45) “Good Morning Little Schoolgirl” 8/22/87 (L.T.P 9/19/70)

Sonny Boy Williamson’s popular blues stomp was performed dozens of times by Pigpen through 1970 before Carlos Santana helped Bob Weir revive it at an August 1987 concert.

46) “Spanish Jam” 5/30/92 (L.T.P. 6/30/87)

Weir’s nine-chord instrumental was sporadically performed after it’s 1968 debut and was ultimately shelved in 1987. However, the Dead brought it back during a 1992 Las Vegas concert and performed it a handful more times through 1995.

47) “I Just Want To Make Love To You” 7/22/84 (L.T.P. 11/29/66)
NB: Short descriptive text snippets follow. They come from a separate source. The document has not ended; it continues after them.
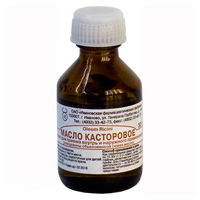Касторовое масло масло 30г
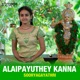Alaipayuthey Kanna Single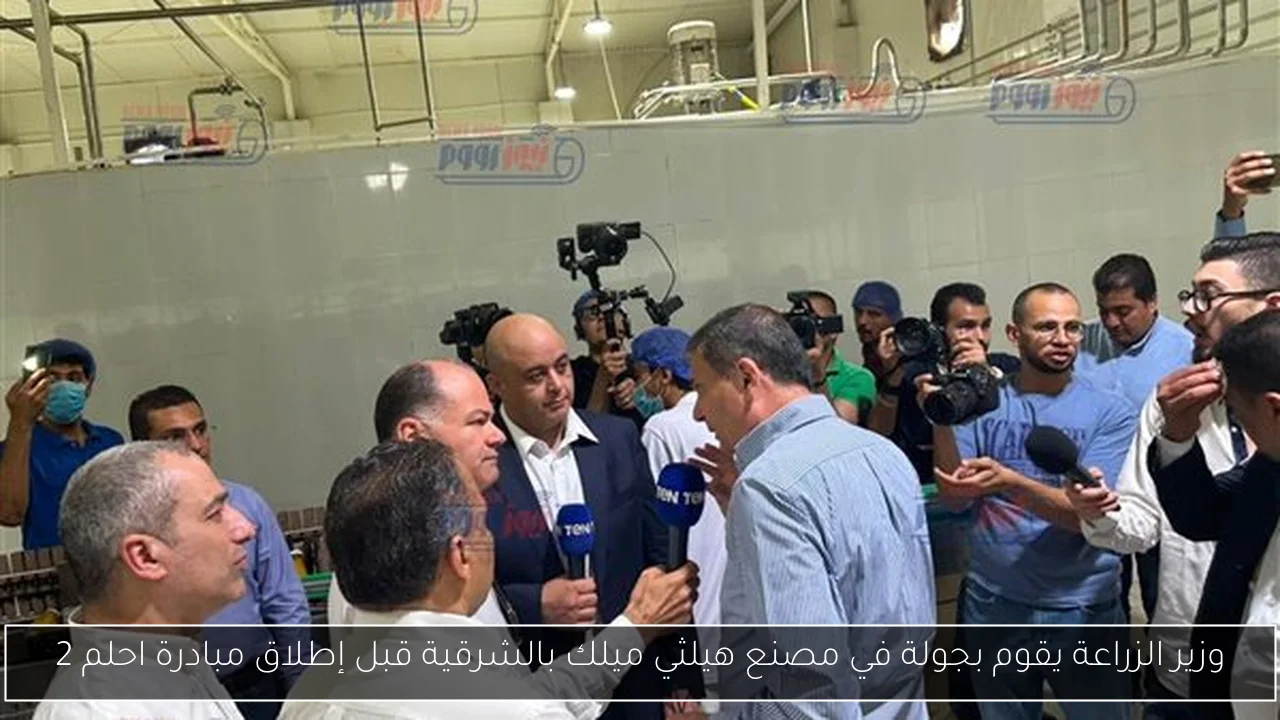 وزير الزراعة يقوم بجولة في مصنع هيلثي ميلك بالشرقية قبل إطلاق مبادرة احلم 2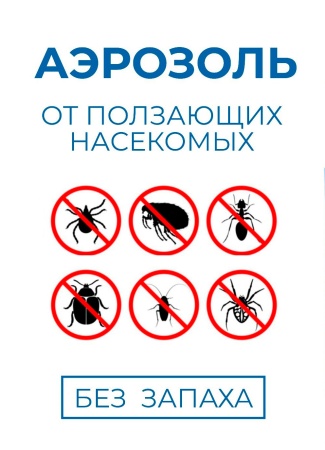 Аэрозоль "Блокбастер" 245мл от тараканов, муравьев, мух, клопов, кожеедов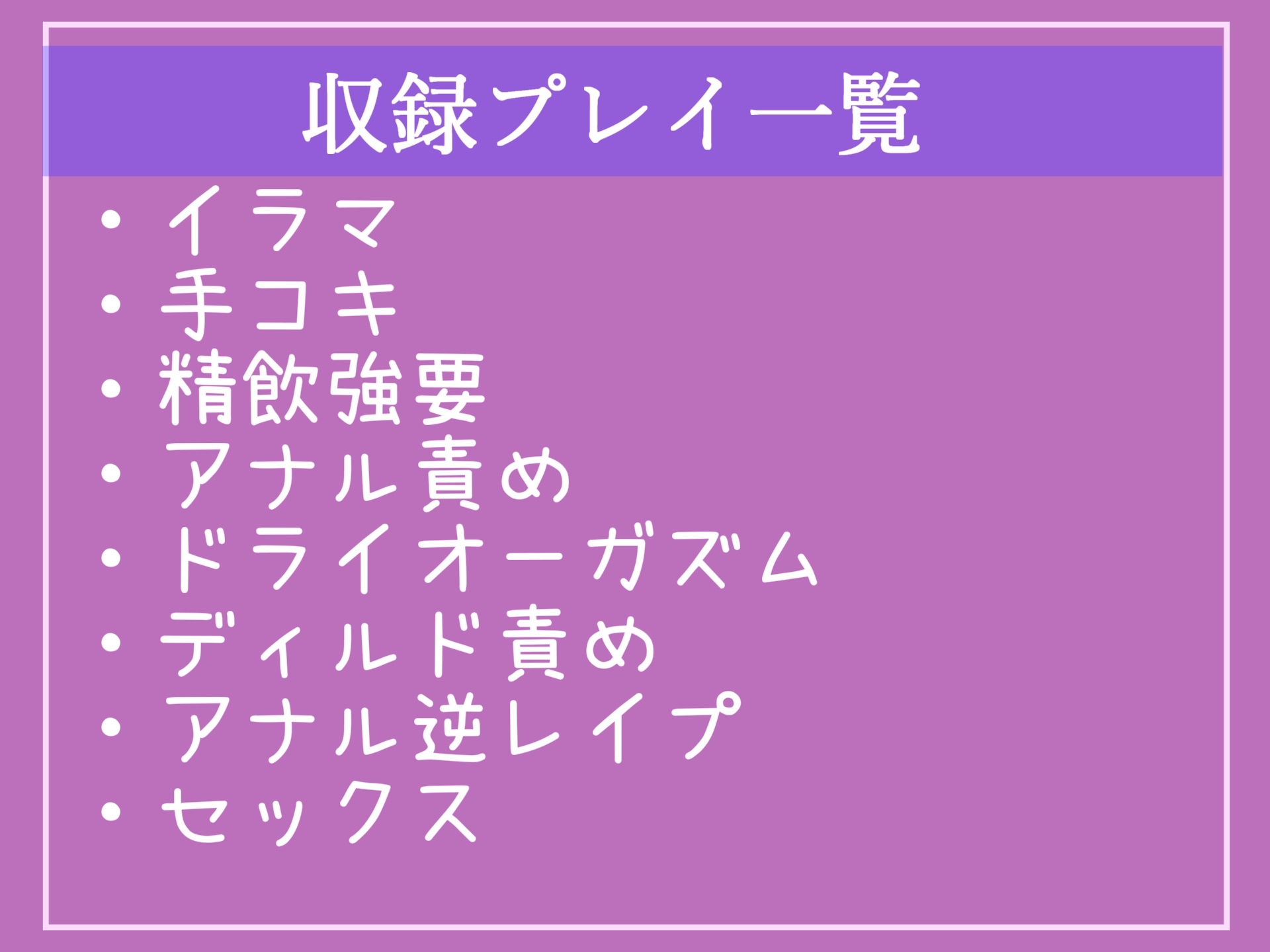 とろっとろのメスま●こにわたしのち●こぶちこんであげる..//怪力を持つふたなり女子高生をナンパしたら、駅のトイレで無理●りに逆レ○プされてしまった話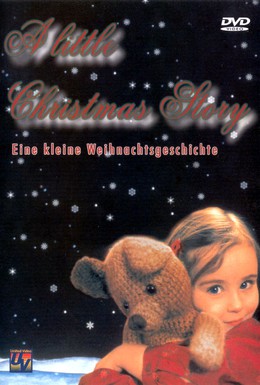 Постер фильма Маленькая рождественская сказка (1999)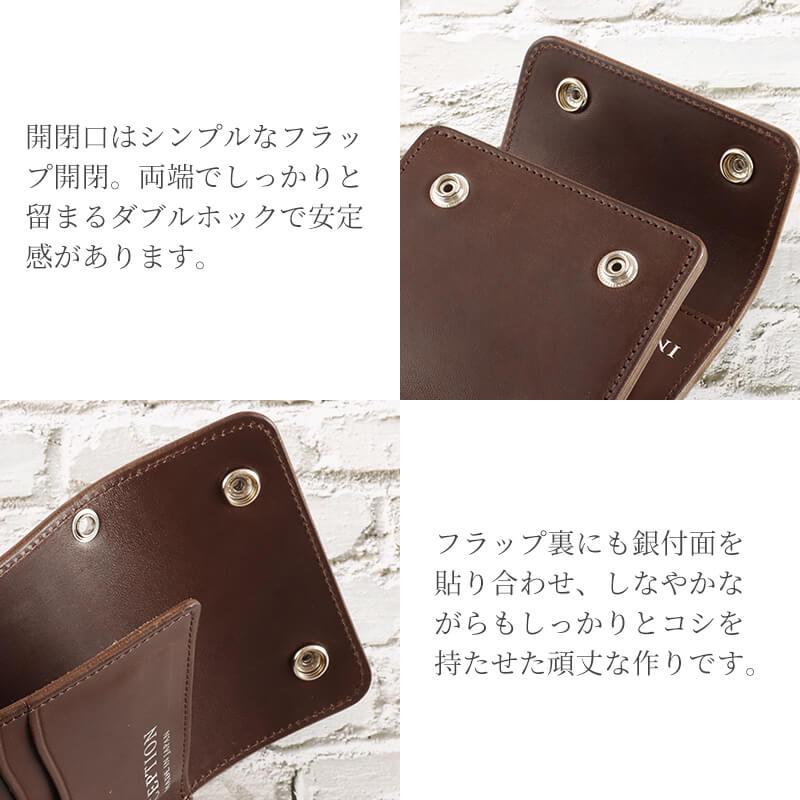 INCEPTION トラッカーウォレット ショート ホースバット IPW-08 財布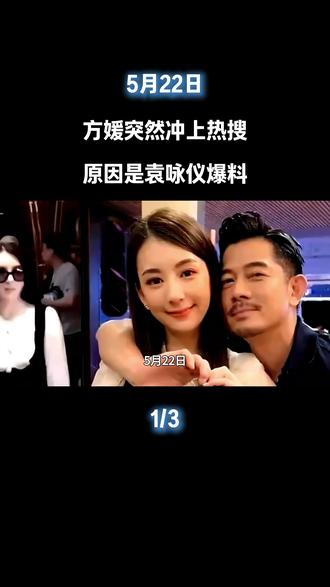 5月22日,方媛突然冲上热搜,原因是袁咏仪爆料#方媛#郭富城#袁咏仪#娱乐评论大赏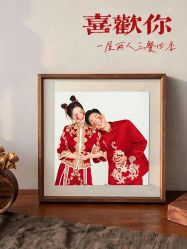 点击看大图 -爱城婚纱摄影·品质严选店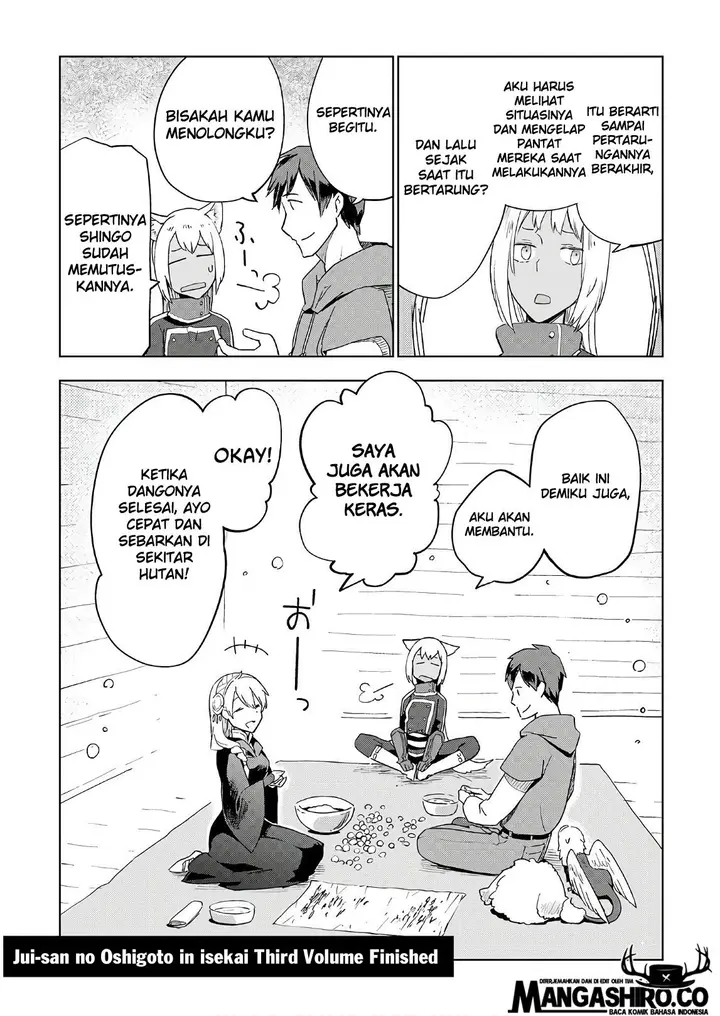 image-komik-jui-san-no-oshigoto-in-isekai-chapter-24-21/32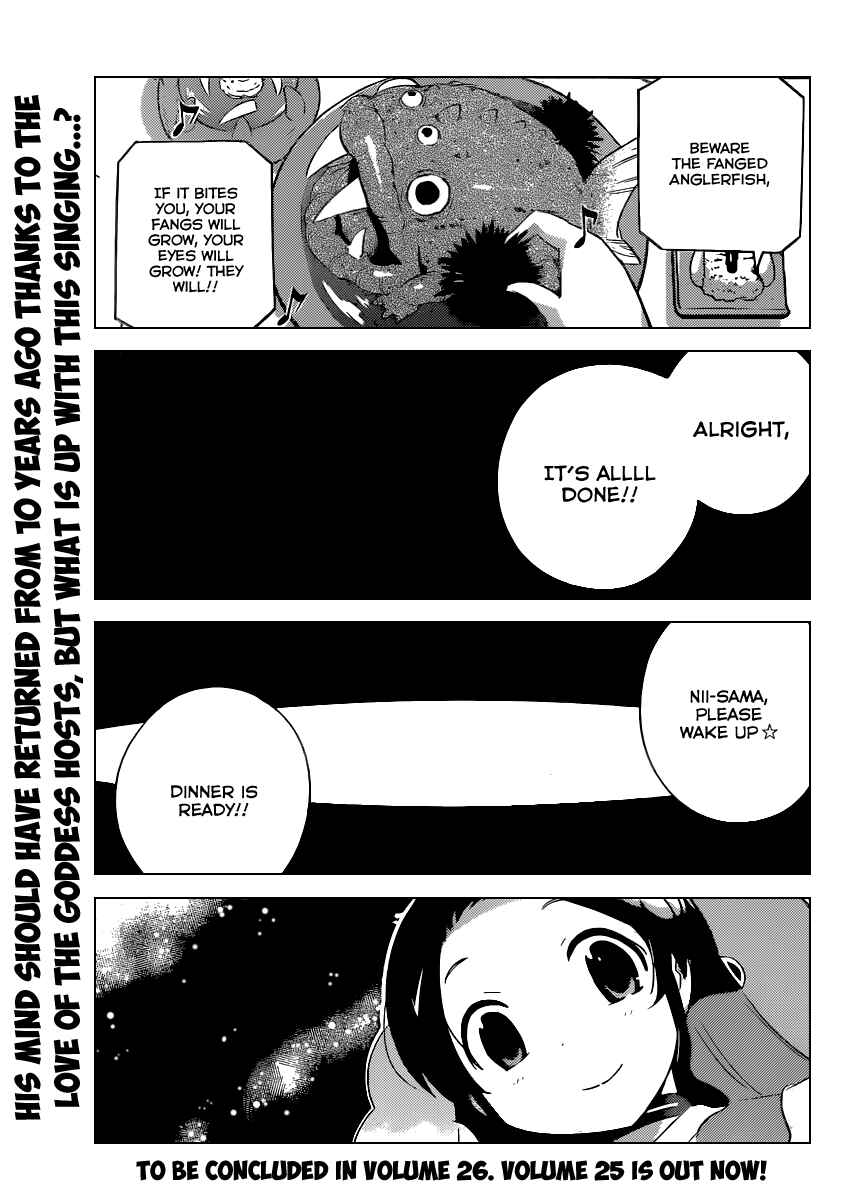Page 2 Chapter 266 The World God Only Knows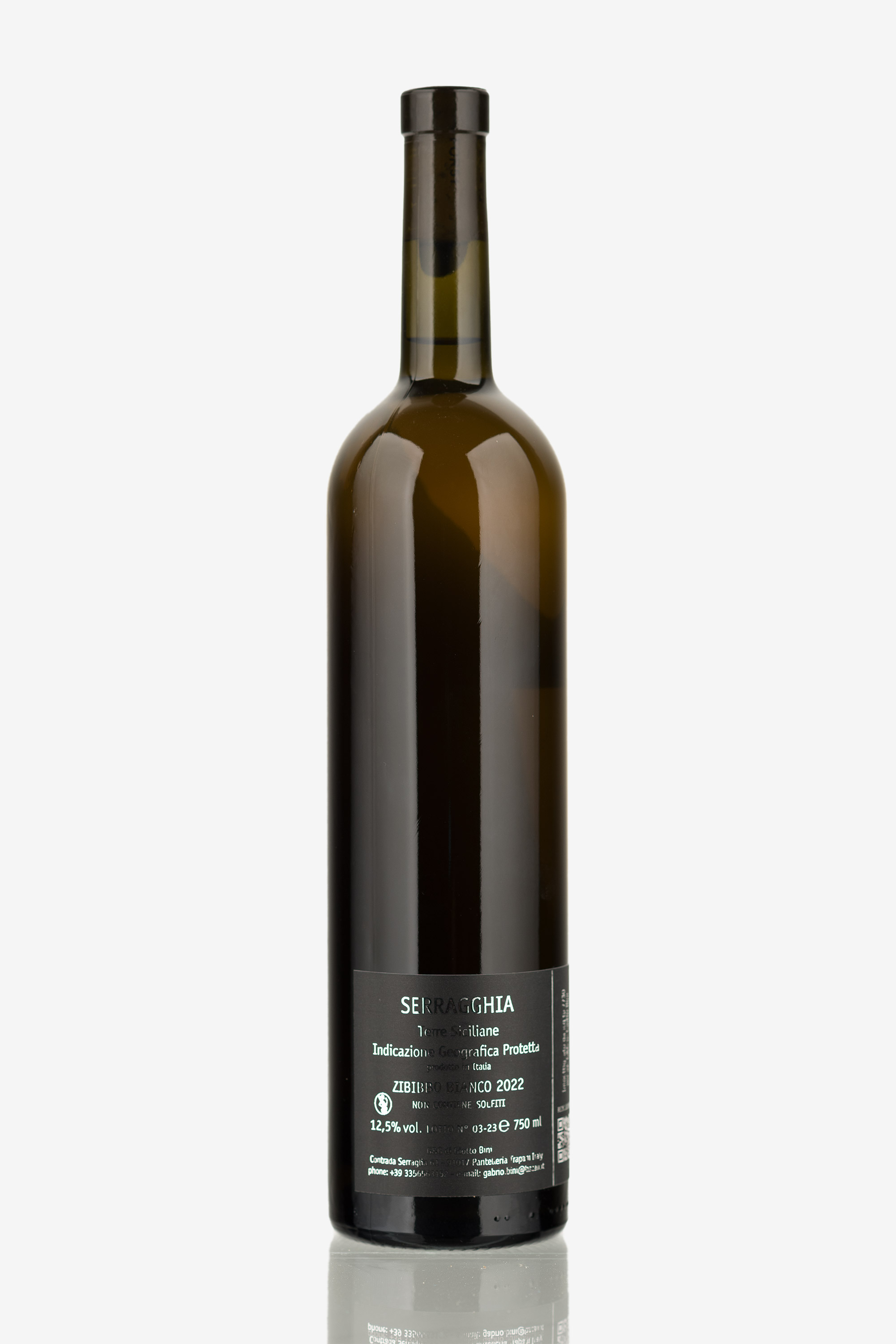 selected wine variant rear image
This Willie Dixon classic has the unique distinction of being the only song performed by the Grateful Dead to feature three different lead vocalists. Pigpen originally handled the vocals during the Dead’s 1966 debut while Brent Mydland took the lead during the Dead’s two 1984 performances. Eleven years later, Garcia sang the final version at a February 1995 Salt Lake City concert.

48) “Cosmic Charlie” 6/4/76 (L.T.P. 1/21/71) 

Another rare 70’s bustout, this fan favorite was briefly teased at a 1994 Oakland, CA concert, but was never performed in full after 1976.

49) “Comes A Time” 6/14/85 (L.T.P. 10/2/80)

This somber Garcia-Hunter ballad was brought back at Berkeley’s Greek Theater in 1985 and became increasingly rare through it’s final performance in 1994.

50) “Big Boss Man” 7/6/95 (L.T.P. 6/16/90)

Another gem from the influential bluesman Jimmy Reed, Pigpen originally performed this song regularly in the early 70’s before Garcia surprisingly brought it back in 1981. After performing the tune over a dozen more times through 1990, the band revived it for a final outing at one of their last July 1995 concerts.